Excerpt to read:
A bipartisan group of senators questioned Gensler’s regulatory intentions on topics from cryptocurrency to retail investing.

Gensler began by speaking with board Chairman Sen. Sherrod Brown (D-OH), reporting his staff was researching the dangers of SPACS.

But as ranking member Sen. Pat Toomey (R- PA) took the talking stick, he went right into Payment for Order Flow (PFOF). 

“I worry you would favor the paternalistic push by some on the left to restrict investor freedom under the guise of protection while actually harming retail investors; such harm may result in the form of your opposition to Payment for Order Flow,” Toomey said.

“Banning Payment for Order Flow could very well have the effect of eliminating commission-free investing, which would be a great disservice to average investors.”

Toomey’s point comes from the idea that PFOF has enabled the best time ever to be a retail investor in America.

Through commission-free trading, no minimum balances, low or no-fee mutual funds ETFs, and user-friendly tech-like mobile apps, Toomey said investors could take part in the profits of Wall Street like never before.

Securities Exchange Commission’s Chairman Gary Gensler. | CSPAN

Payment for order flow

Gensler said his biggest worry about the equity market was competition and consolidation. While retail investing has taken off, the PFOF that enables it is ripe for conflict of interest: he said more than half of all PFOF trades go into one big pool. 

“Nearly half of the volume transacted is executed in “dark pools” or by wholesalers. I wonder whether this means that the consolidated tape — the so-called National Best Bid and Offer — fully reflects the full range of activity on exchanges,” Gensler said in testimony.

“As I have stated previously, I believe payment for order flow and exchange rebates may present a number of conflicts of interest.”

Retail investors have flocked to products like Robinhood, which offers fee-less and fractional investing in stocks, and securities, by selling their customer’s trades to partner market makers instead of “actually” posting them on the true securities markets.

Requirement 1:
From the article on Gensler's Senate hearing, list every feature that Toomey said lets investors take part in Wall Street's profits like never before.
Requirement 2:
In the article on Gensler's Senate hearing, why does Gensler wonder whether the consolidated tape fully reflects the range of activity on exchanges? Answer in one to three sentences.
Requirement 3:
Write the next part of the article on Gensler's Senate hearing, picking up after its final sentence.

Dataset content:
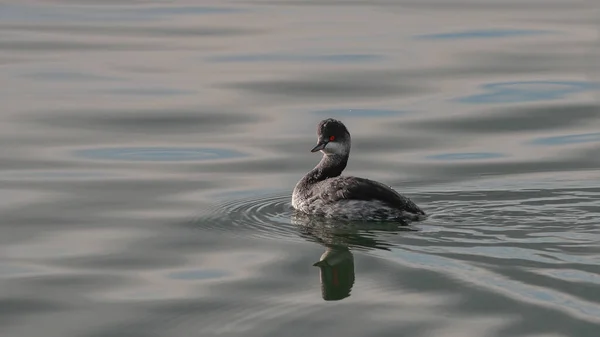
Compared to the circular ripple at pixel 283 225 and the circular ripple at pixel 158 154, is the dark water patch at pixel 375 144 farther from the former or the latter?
the circular ripple at pixel 283 225

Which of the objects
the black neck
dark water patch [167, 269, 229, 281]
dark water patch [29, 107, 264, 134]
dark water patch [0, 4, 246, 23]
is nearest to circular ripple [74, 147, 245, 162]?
dark water patch [29, 107, 264, 134]

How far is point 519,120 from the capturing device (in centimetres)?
1928

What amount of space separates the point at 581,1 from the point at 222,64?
9023 mm

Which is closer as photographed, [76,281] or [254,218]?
[76,281]

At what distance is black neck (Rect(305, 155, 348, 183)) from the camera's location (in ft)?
51.1

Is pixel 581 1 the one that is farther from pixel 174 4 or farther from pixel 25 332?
pixel 25 332

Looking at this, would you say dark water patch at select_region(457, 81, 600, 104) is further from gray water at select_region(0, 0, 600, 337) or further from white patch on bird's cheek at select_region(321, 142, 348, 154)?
white patch on bird's cheek at select_region(321, 142, 348, 154)

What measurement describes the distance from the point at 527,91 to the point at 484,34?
439cm

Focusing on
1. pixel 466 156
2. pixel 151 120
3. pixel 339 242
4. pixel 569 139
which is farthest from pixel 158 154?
pixel 569 139

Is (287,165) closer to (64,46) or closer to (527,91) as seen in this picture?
(527,91)

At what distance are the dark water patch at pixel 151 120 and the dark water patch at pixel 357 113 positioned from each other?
35.8 inches

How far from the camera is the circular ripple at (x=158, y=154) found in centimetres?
1739

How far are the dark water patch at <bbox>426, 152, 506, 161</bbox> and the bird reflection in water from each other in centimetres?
306

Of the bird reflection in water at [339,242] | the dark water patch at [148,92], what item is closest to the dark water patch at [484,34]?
the dark water patch at [148,92]
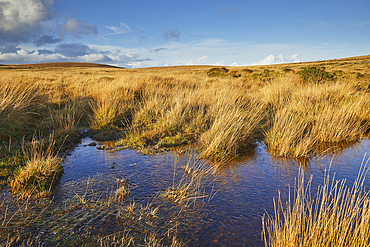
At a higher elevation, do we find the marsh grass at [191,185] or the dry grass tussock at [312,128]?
the dry grass tussock at [312,128]

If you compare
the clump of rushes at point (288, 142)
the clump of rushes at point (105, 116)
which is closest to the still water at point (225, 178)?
the clump of rushes at point (288, 142)

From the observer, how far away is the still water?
296cm

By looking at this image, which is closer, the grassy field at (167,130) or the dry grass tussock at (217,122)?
the grassy field at (167,130)

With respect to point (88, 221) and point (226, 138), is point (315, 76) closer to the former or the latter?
point (226, 138)

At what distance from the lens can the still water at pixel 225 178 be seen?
9.73 ft

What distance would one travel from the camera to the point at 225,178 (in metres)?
4.39

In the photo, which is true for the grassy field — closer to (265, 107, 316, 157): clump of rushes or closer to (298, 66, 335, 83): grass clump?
(265, 107, 316, 157): clump of rushes

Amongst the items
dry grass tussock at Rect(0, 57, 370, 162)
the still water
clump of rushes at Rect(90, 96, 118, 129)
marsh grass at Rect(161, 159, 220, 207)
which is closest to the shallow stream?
the still water

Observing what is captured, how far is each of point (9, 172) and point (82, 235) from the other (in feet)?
8.44

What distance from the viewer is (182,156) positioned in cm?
557

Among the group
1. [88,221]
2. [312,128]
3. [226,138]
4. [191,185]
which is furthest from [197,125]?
[88,221]

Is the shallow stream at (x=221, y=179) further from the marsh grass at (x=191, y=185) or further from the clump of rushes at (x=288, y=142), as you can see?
the clump of rushes at (x=288, y=142)

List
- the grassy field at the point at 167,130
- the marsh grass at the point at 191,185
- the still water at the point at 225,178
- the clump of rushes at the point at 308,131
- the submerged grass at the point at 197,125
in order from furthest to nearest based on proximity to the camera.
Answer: the submerged grass at the point at 197,125, the clump of rushes at the point at 308,131, the grassy field at the point at 167,130, the marsh grass at the point at 191,185, the still water at the point at 225,178

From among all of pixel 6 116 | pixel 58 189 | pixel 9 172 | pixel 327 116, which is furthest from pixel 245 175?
pixel 6 116
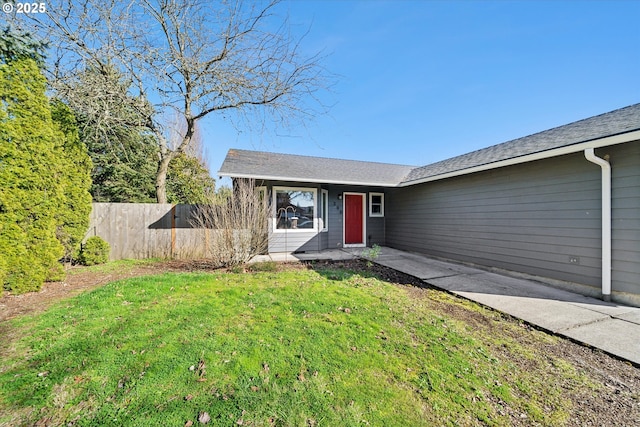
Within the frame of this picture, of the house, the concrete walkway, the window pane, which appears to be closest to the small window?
the house

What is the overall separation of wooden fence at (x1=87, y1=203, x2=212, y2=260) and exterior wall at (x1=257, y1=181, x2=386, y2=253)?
2.35 meters

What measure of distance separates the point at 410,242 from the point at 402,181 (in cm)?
231

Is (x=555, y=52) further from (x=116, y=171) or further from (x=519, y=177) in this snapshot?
(x=116, y=171)

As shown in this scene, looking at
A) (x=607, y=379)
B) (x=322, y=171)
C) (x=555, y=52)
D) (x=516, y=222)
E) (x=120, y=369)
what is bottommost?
(x=607, y=379)

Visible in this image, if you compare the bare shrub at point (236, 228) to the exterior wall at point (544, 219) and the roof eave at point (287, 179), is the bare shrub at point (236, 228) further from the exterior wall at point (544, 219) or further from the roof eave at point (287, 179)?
the exterior wall at point (544, 219)

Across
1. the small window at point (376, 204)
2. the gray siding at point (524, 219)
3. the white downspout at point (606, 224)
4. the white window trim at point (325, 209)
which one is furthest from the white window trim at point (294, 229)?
the white downspout at point (606, 224)

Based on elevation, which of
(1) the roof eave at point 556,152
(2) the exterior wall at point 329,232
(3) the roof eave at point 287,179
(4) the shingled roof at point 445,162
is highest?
(4) the shingled roof at point 445,162

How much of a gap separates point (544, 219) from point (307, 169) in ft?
21.5

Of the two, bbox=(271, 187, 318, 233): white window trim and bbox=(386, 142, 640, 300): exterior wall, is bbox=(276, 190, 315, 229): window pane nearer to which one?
bbox=(271, 187, 318, 233): white window trim

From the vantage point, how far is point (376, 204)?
34.0ft

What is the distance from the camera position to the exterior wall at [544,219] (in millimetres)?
3982

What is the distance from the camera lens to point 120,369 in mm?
2164

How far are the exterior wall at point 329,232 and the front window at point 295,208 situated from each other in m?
0.18

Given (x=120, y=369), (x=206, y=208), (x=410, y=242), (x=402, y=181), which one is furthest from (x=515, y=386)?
(x=402, y=181)
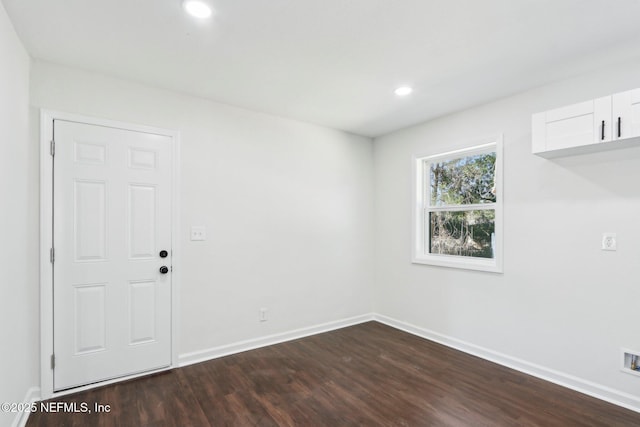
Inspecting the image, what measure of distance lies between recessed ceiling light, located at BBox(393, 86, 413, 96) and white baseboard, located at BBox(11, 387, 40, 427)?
3.63 metres

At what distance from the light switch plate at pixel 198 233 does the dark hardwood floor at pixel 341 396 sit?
116 centimetres

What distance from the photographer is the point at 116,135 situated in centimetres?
272

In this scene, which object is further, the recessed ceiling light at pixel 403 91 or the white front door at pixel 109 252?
the recessed ceiling light at pixel 403 91

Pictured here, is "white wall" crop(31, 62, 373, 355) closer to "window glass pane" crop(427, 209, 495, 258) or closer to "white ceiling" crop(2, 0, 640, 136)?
"white ceiling" crop(2, 0, 640, 136)

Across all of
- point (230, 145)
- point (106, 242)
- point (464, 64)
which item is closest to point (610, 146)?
point (464, 64)

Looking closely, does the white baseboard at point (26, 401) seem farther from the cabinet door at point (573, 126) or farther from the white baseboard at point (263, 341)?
the cabinet door at point (573, 126)

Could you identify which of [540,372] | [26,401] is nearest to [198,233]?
[26,401]

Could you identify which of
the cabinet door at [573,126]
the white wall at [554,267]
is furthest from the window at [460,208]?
the cabinet door at [573,126]

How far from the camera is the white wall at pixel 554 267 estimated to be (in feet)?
7.92

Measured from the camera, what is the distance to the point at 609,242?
Result: 97.5 inches

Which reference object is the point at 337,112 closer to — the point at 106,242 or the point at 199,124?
the point at 199,124

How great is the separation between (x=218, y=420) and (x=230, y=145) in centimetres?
238

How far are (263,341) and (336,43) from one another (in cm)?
291

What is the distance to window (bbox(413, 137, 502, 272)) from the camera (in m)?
3.29
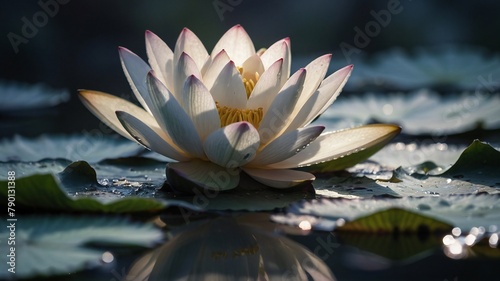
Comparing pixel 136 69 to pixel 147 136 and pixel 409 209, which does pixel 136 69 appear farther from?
pixel 409 209

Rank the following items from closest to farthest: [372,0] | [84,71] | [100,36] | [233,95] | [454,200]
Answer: [454,200] < [233,95] < [84,71] < [100,36] < [372,0]

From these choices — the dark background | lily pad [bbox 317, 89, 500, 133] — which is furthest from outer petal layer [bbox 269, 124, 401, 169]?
the dark background

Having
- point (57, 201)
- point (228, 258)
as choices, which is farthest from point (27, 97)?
point (228, 258)

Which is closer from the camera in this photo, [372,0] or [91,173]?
[91,173]

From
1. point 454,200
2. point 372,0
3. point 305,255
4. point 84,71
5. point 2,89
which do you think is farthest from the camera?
point 372,0

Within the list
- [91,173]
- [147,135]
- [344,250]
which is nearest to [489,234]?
[344,250]

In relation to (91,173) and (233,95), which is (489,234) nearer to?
(233,95)
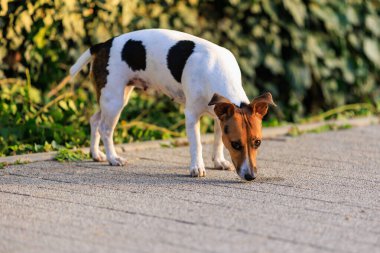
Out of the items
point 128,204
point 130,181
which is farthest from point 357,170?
point 128,204

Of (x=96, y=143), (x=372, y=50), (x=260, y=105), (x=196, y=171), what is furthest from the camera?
(x=372, y=50)

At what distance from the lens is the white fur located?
6438 mm

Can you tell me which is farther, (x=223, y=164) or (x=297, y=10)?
(x=297, y=10)

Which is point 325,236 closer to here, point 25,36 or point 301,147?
point 301,147

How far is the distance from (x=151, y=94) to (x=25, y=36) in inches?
63.9

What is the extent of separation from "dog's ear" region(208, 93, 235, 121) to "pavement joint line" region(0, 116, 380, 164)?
5.83 feet

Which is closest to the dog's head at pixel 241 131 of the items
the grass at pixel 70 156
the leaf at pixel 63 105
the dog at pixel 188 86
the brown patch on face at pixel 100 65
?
the dog at pixel 188 86

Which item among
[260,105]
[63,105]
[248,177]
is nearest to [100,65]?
[63,105]

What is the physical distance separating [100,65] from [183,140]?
162cm

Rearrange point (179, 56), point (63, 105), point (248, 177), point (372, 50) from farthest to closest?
point (372, 50) → point (63, 105) → point (179, 56) → point (248, 177)

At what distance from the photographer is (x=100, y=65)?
700 cm

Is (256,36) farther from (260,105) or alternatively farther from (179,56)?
(260,105)

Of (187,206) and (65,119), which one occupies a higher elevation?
(65,119)

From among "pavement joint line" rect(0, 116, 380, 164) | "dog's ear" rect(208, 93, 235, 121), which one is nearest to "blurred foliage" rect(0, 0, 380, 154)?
"pavement joint line" rect(0, 116, 380, 164)
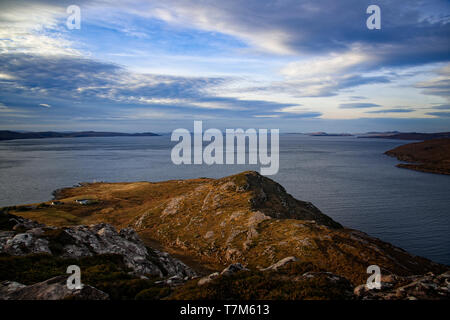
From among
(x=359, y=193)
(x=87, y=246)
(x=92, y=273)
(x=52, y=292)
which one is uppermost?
(x=52, y=292)

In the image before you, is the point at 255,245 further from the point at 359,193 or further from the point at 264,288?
the point at 359,193

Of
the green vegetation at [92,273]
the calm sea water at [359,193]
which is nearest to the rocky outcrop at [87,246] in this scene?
the green vegetation at [92,273]

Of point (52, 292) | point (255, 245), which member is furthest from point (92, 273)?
point (255, 245)

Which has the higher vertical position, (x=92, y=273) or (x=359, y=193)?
(x=92, y=273)

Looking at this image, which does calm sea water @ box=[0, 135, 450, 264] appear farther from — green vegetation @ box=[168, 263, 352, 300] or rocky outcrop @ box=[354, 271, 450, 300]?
green vegetation @ box=[168, 263, 352, 300]

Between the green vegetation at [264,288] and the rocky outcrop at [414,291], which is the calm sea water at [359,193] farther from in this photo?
the green vegetation at [264,288]

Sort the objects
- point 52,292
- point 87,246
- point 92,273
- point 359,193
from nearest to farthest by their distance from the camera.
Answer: point 52,292
point 92,273
point 87,246
point 359,193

Answer area 1:
- Commission-free trading
- No minimum balances
- Low or no-fee mutual funds ETFs
- User-friendly tech-like mobile apps

Answer area 2:
Nearly half of the volume transacted is executed in "dark pools" or by wholesalers. That share of trading makes him question whether the National Best Bid and Offer captures the full range of activity on exchanges.

Answer area 3:
The practice, pioneered by Bernie Madoff, printed $2.5 billion in 2020 for top trading firms like T.D. Ameritrade, Robinhood, and Charles Swab.

Feeless trading would disappear

The majority of fees collected come from options trades in small amounts of $.50 at a time. Without it, Toomey and others argue feeless trading would disappear overnight, and so would retail investing. 

In March, PFOF became a retail investor rallying cry when Robinhood shut down trading of Gamestop to cover a change in its own market maker deposit requirements.

To some, it looked like PFOF had enabled hedge funds to shut down orders that were losing them money by requiring Robinhood to foot the bill. But, ironically, PFOF is the only reason retail investors got into Gamestop in the first place. 

SenatorJack Reed (D-RI) went into PFOF, asking Gensler, “is the owner of these securities getting the best deal?”

“I think it may make our markets less efficient; retail traders may not be getting the best execution even if with a price improvement [feeless trading,]” Gensler said.

“If anyone on this Commission or this staff makes a trade on these platforms, it is 97 per cent chance that it does not go to an exchange; it goes to dark markets and secondary sale.”

As Gensler later went on to tell Senator Tim Scott (R-SC): the goal is to encourage more competition in the investing order market, not less. In addition, he hopes to find a way to shorten the settlement cycle, to leave traders less exposed. 

“Technology has driven down the cost of investing, but there’s still a cost left PFOF, even a couple of pennies out there is still a cost,” Gensler said.

“What I have raised with Jennifer Leete: we can we do better with more competition, rather than one reseller buying half the orders in America. I think we will try to drive it down to an even lower cost.”

Leete was appointed as Associate Director in Enforcement in the SEC in 2020, with 20 years of experience supervising cases against convicted trading order fraudsters at the SEC.

Cryptocurrency security regulation

As Toomey first brought up and jumped into during his question period, Gensler has recently made it clear he believed some cryptocurrency products were securities and needed to be regulated. The senator said he would like to see more public guidance. 

“So I’m frustrated by the lack of helpful SEC public guidance, explaining how you make this distinction: What makes some of them securities while others are not,” Toomey said. “Why not publicly announce what characteristics make the cryptocurrency?”

Toomey referred to stable coins, crypto-assets founded with the goal of stability to govern exchanges and offer liquidity as non-securities. However, if they don’t have an “expectation of profit on the investment,” they don’t beat the Howey test for securities, and in Toomey’s book, they are not securities. 

“As Thurgood Marshall wrote in the Reves opinion, in defining the scope of the market that it — Congress wished to regulate — Congress painted a broad brush, and it actually included about 35 different things inside the definition of a security,” Gensler said.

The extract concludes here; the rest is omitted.